Excerpted records =
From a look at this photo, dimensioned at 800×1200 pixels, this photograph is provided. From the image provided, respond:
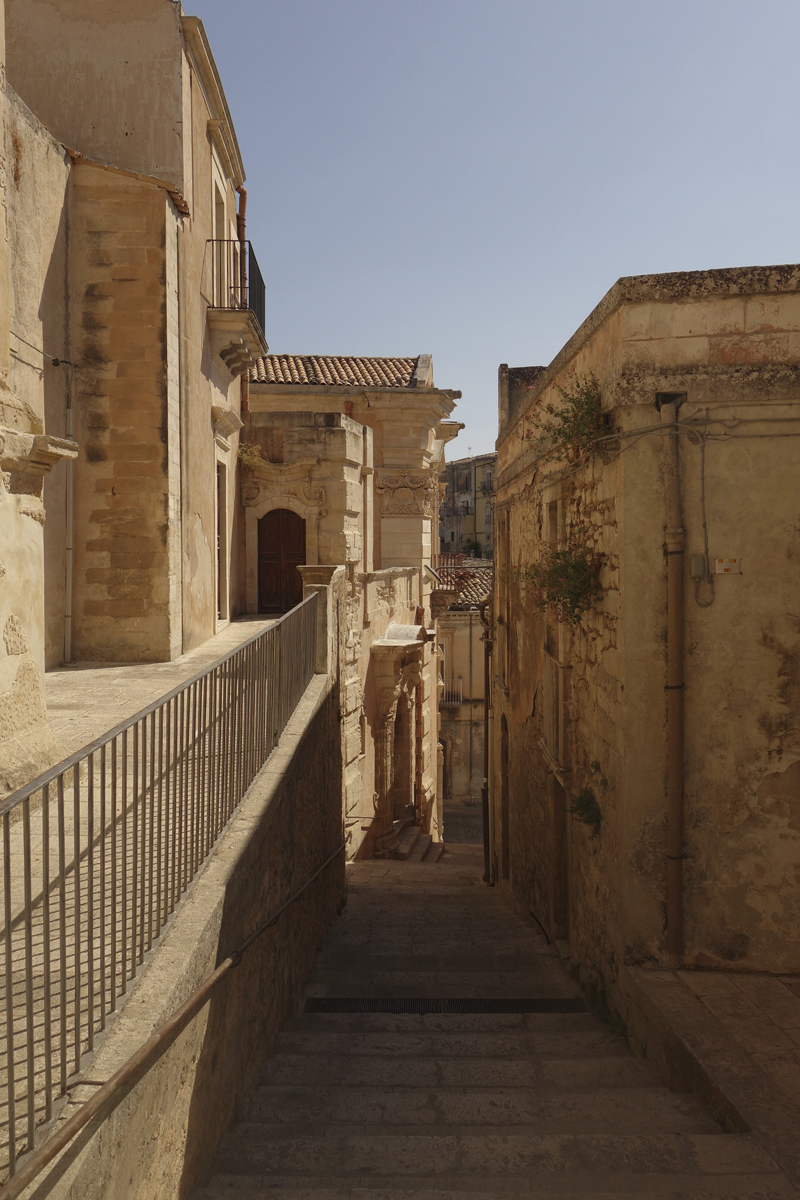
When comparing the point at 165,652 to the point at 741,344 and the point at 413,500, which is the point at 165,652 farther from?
the point at 413,500

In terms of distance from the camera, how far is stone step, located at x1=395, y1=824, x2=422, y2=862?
1641 centimetres

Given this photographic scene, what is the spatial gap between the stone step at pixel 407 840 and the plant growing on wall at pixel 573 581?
10535mm

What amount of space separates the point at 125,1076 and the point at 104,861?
715 millimetres

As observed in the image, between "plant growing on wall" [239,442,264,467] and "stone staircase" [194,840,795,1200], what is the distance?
9923mm

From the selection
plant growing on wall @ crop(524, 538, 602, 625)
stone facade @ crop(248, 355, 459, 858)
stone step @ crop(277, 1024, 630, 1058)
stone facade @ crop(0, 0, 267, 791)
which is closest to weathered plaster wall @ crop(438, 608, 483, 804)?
stone facade @ crop(248, 355, 459, 858)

Required work =
Rewrite the records above, renaming every "plant growing on wall" to "wall vegetation" and keeping everything else unchanged. Leave out the pictures.

The answer =
From a look at this photo, dimensioned at 800×1200 pixels, this photograph is provided. From the image provided, respond:
When comparing the point at 165,652 to the point at 741,344 and the point at 413,500, which is the point at 165,652 farther from?
the point at 413,500

In terms of distance from the camera, how far is stone step, located at x1=395, y1=824, x2=422, y2=862?
1641 centimetres

Given this photographic scene, what is the spatial gap between the stone step at pixel 407 840 and the wall vegetation at pixel 573 581?
10535mm

What amount of space separates the point at 125,1076 and the point at 104,861?
715 millimetres

As observed in the image, between "wall vegetation" [239,442,264,467] and "stone staircase" [194,840,795,1200], what is the distance?
9923mm

From the selection
wall vegetation @ crop(524, 538, 602, 625)
stone facade @ crop(248, 355, 459, 858)
stone step @ crop(277, 1024, 630, 1058)
stone facade @ crop(0, 0, 267, 791)
which is closest to weathered plaster wall @ crop(438, 608, 483, 804)?
stone facade @ crop(248, 355, 459, 858)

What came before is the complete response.